Dans la mouvance des médecines alternatives en plein développement, on découvre que l'hypnose thérapeutique peut permettre d'éviter l'anesthésie générale, parfois peu recommandée, notamment en cas d'interventions à répétition. En se focalisant sur un souvenir et sur un sens, l'ouïe (ou le toucher pour les personnes malvoyantes), le professionnel de santé emmène le patient vers un état à mi-chemin entre veille et sommeil mais toujours en pleine conscience.
Une solution alternative
Déjà utilisée dans la Grèce Antique, l'hypnose thérapeutique était très pratiquée par les chamans avant de disparaître au profit de l'injection de produits anesthésiants. Depuis une vingtaine d'années, le procédé revient dans les blocs opératoires, offrant une solution moins invasive à ceux qui doivent, notamment, enchaîner les opérations à cause d'une maladie chronique, d'un handicap, de malformations... Récemment, le handi-grimpeur Philippe Ribière a fait parler de lui et expliqué dans la presse que, né avec des malformations, il a subi, dès l'âge de quatre ans, une série d'interventions afin d'assurer la mobilité fonctionnelle de ses mains et de ses pieds (article lien ci-dessous). Un exemple parmi d'autres…
Des conséquences moins nocives
À l'occasion de la conférence « L'hypnose pour soulager la douleur », à l'Université catholique de Lyon, le 17 octobre 2018 (vidéo de la conférence en lien ci-dessous), Stéphane Bouvier et Jérôme Schweitzer sont venus faire part de leur expérience en tant que médecins anesthésistes formateurs en hypnose ericksonienne. Depuis une dizaine d'années, cette pratique se développe comme une alternative moins nocive. Outre les problèmes cardiaques, pulmonaires, allergiques et autres complications, l'anesthésie générale pourrait avoir des conséquences néfastes sur la mémoire et les capacités de raisonnement des patients. Pour le corps médical, il est donc judicieux de se tourner vers d'autres solutions, quand cela est possible. Jérôme Schweitzer explique : « L'hypnose est un outil complémentaire, il aide à soulager les patients en complément d'autres médecines. Ils restent acteurs et sont sensibles à l'environnement. C'est une thérapie active, le thérapeute travaille avec le patient et pas sur le patient ».
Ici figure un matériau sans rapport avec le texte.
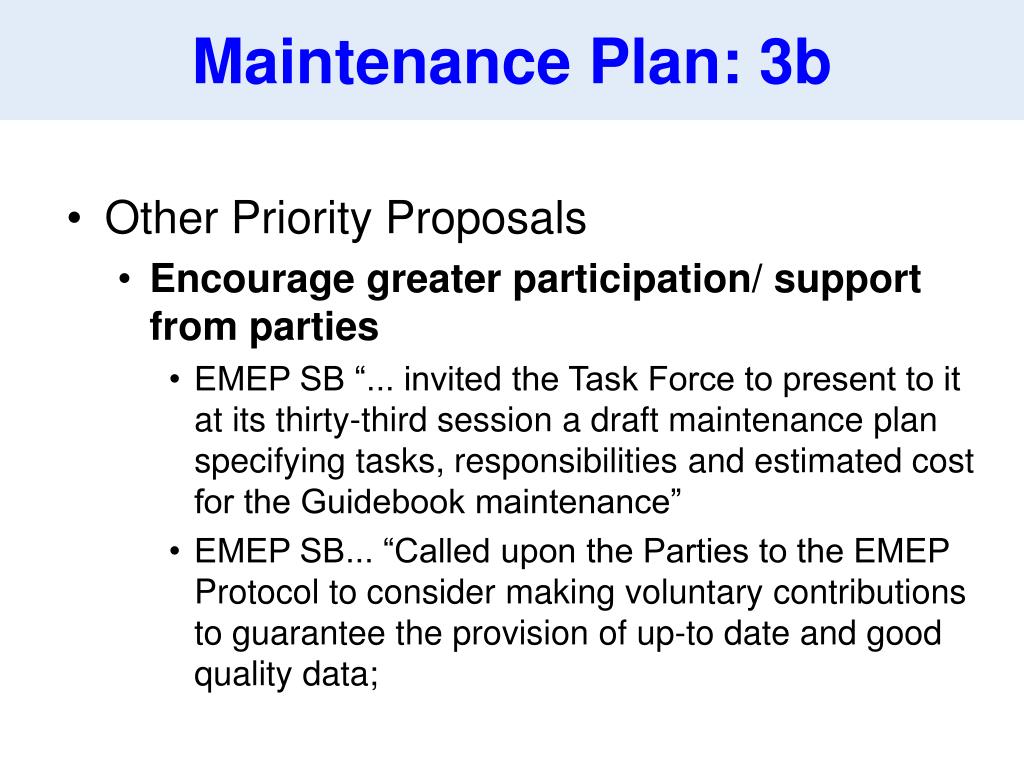 Maintenance Plan: 3b

• Other Priority Proposals
  • Encourage greater participation/ support from parties
    • EMEP SB “... invited the Task Force to present to it at its thirty-third session a draft maintenance plan specifying tasks, responsibilities and estimated cost for the Guidebook maintenance”
    • EMEP SB... “Called upon the Parties to the EMEP Protocol to consider making voluntary contributions to guarantee the provision of up-to date and good quality data;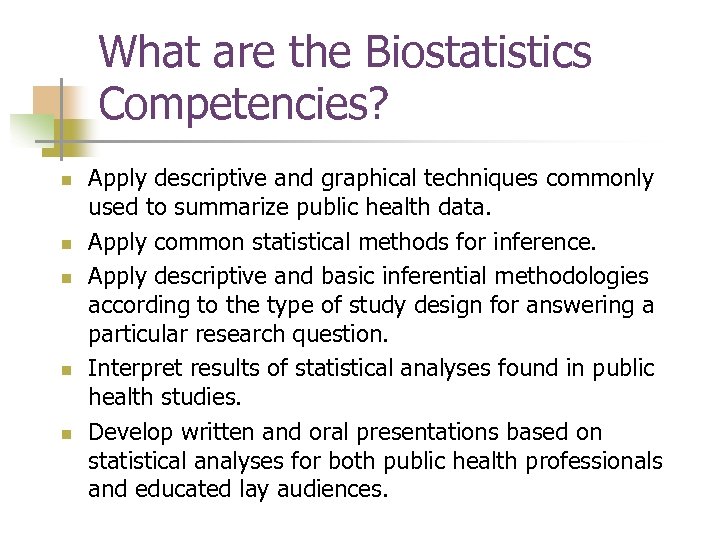 What are the Biostatistics Competencies?

- Apply descriptive and graphical techniques commonly used to summarize public health data.
- Apply common statistical methods for inference.
- Apply descriptive and basic inferential methodologies according to the type of study design for answering a particular research question.
- Interpret results of statistical analyses found in public health studies.
- Develop written and oral presentations based on statistical analyses for both public health professionals and educated lay audiences.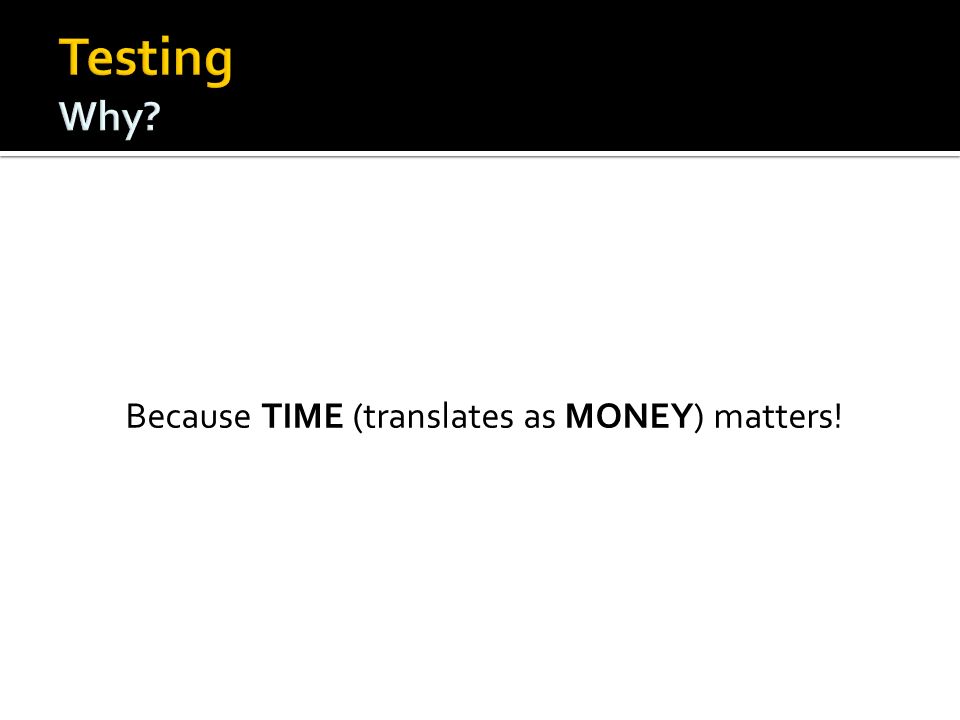 Testing
Why?

Because TIME (translates as MONEY) matters!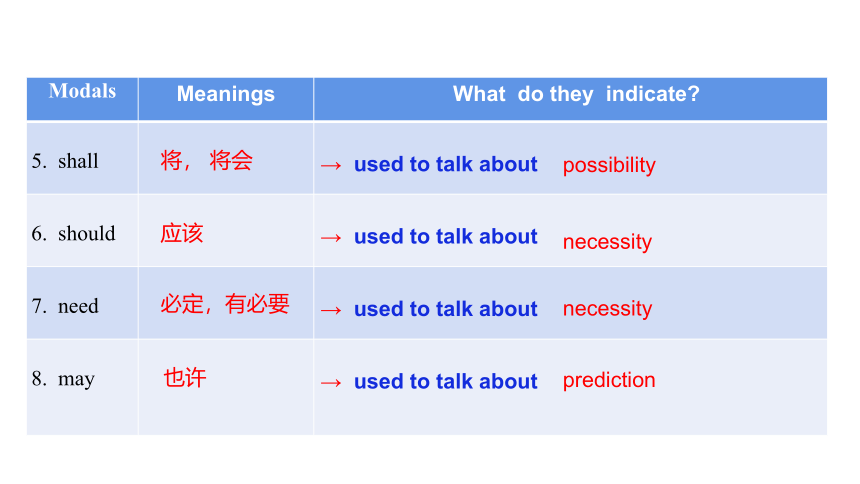 | Modals | Meanings | What do they indicate? |
|---|---|---|
| 5. shall | 将， 将会 | → used to talk about possibility |
| 6. should | 应该 | → used to talk about necessity |
| 7. need | 必定，有必要 | → used to talk about necessity |
| 8. may | 也许 | → used to talk about prediction |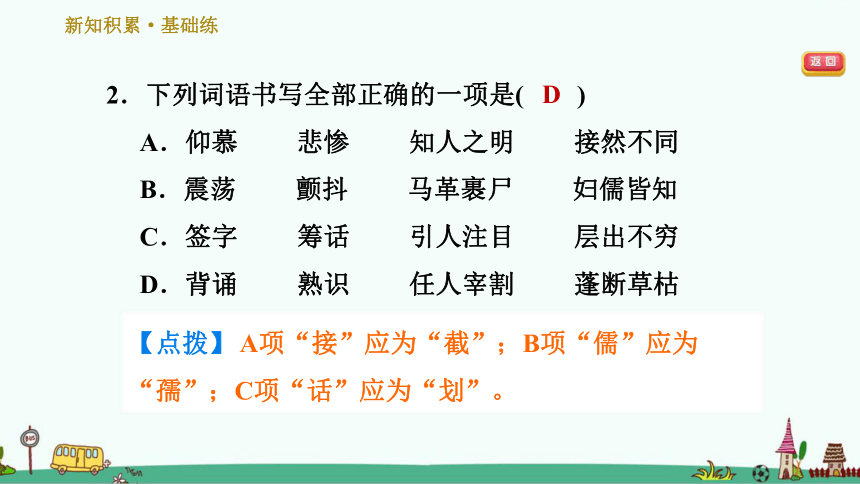 新知积累·基础练

返回

2．下列词语书写全部正确的一项是( D )

A．仰慕　悲惨　知人之明　接然不同

B．震荡　颤抖　马革裹尸　妇儒皆知

C．签字　筹话　引人注目　层出不穷

D．背诵　熟识　任人宰割　蓬断草枯

【点拨】A项“接”应为“截”；B项“儒”应为“孺”；C项“话”应为“划”。

BUS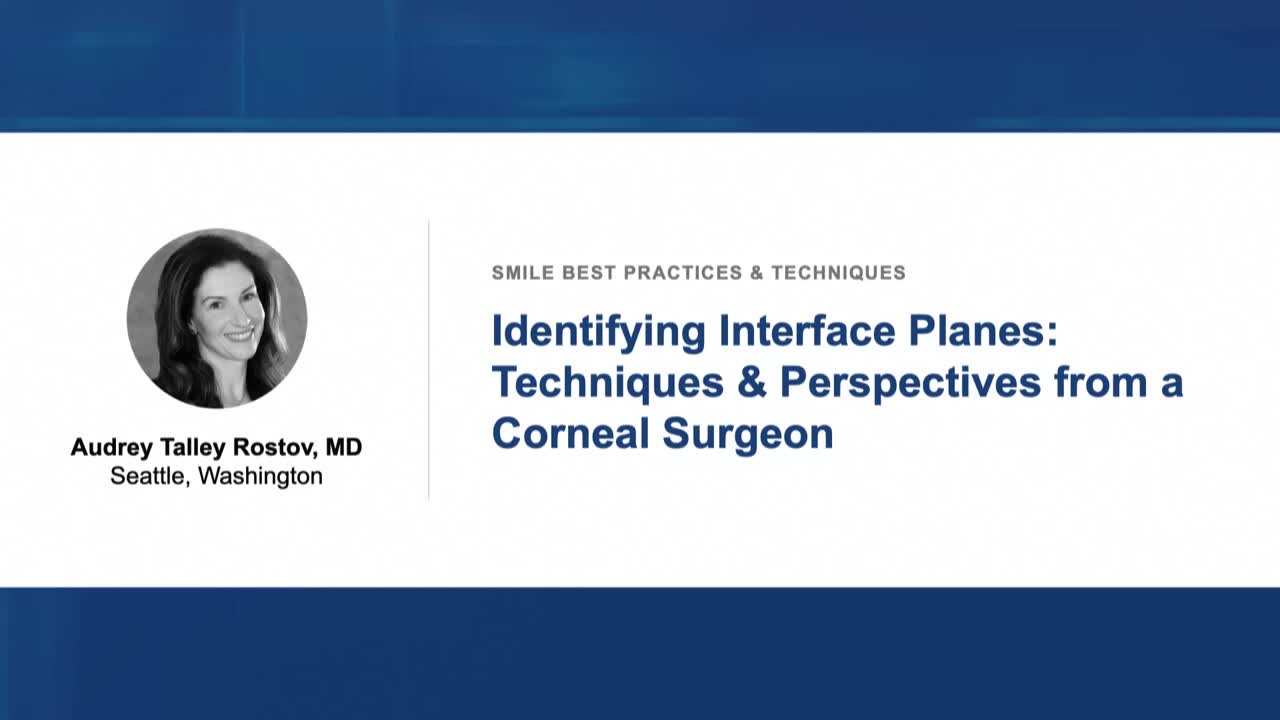 Audrey Talley Rostov, MD
Seattle, Washington

SMILE BEST PRACTICES & TECHNIQUES

Identifying Interface Planes: Techniques & Perspectives from a Corneal Surgeon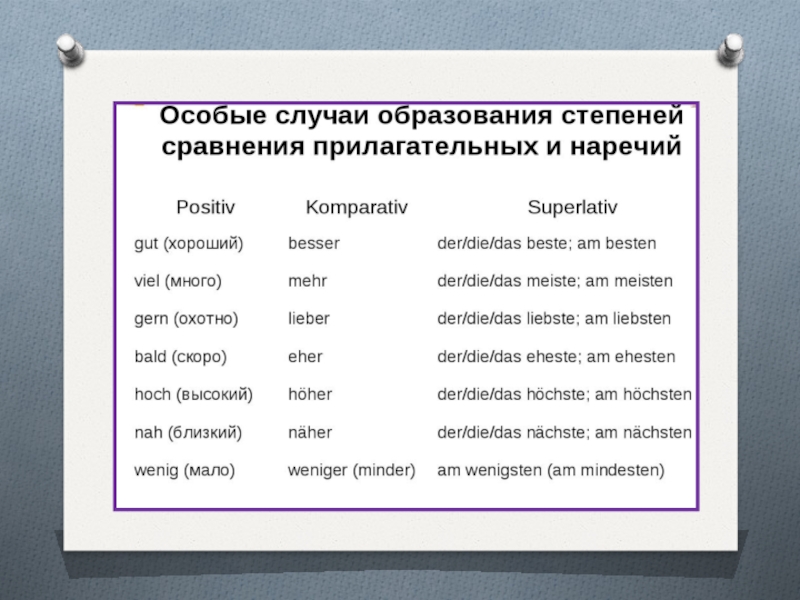 Особые случаи образования степеней сравнения прилагательных и наречий

| Positiv | Komparativ | Superlativ |
|---|---|---|
| gut (хороший) | besser | der/die/das beste; am besten |
| viel (много) | mehr | der/die/das meiste; am meisten |
| gern (охотно) | lieber | der/die/das liebste; am liebsten |
| bald (скоро) | eher | der/die/das eheste; am ehesten |
| hoch (высокий) | höher | der/die/das höchste; am höchsten |
| nah (близкий) | näher | der/die/das nächste; am nächsten |
| wenig (мало) | weniger (minder) | am wenigsten (am mindesten) |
Une meilleure récupération
Stéphane Bouvier poursuit : « Le principal intérêt est de limiter au maximum l'injection de drogues anesthésiques dans le sang, voire ne pas en injecter du tout, comme lors de coloscopies. Outre le fait de diminuer la douleur, l'hypnose médicale réduit aussi l'anxiété avant, pendant et après l'intervention, ainsi que les effets secondaires et les nausées post-opératoires. Les patients ont également une meilleure récupération, plus rapide. ». Depuis 2015, l'Inserm (Institut national de la santé et de la recherche médicale) reconnaît l'efficacité de la pratique. Jean-Pierre Lavignon, médecin urgentiste au centre hospitalier Saint Joseph-Saint Luc, à Lyon, rassure : « Certains sont sceptiques sur l'efficacité de la technique mais rares sont les patients qui refusent d'en tester la pertinence. On fait preuve de pédagogie en expliquant qu'elle ne comporte aucun danger, qu'il s'agit juste d'un état physiologique naturel déclenché par le patient lui-même. Parfois, ce dernier conserve les yeux ouverts. Ce n'est pas du micro sommeil ni de la somnolence, plutôt une forme d'état second. Lorsque le patient « décroche », il est prêt physiquement et psychologiquement à subir l'intervention ».
Des résultats bluffants
Organisée par la Fondation Apicil, la conférence s'est déployée autour de trois vidéos d'interventions dans lesquelles les patients étaient sous hypnose. Que ce soit avec des enfants ou des adultes, les résultats dans les différents services hospitaliers ont fait leurs preuves. Stéphanie, une trentenaire, a eu l'occasion de tester l'hypnose médicale à Lyon. Après une mauvaise chute en skateboard, son coude est luxé et fracturé. Elle raconte : « J'ai lâché prise et, à mon réveil, mon bras était remis en place. Je n'ai rien senti. Aucune douleur, aucune sensation. Je n'ai même eu aucune notion de temps. Combien a duré l'intervention, je n'en ai aucune idée… ». Pour l'instant, une telle pratique n'est prise en charge que partiellement et sous certaines conditions par l'Assurance maladie et les complémentaires santé mais les praticiens espèrent que, bientôt, cette démarche deviendra banale.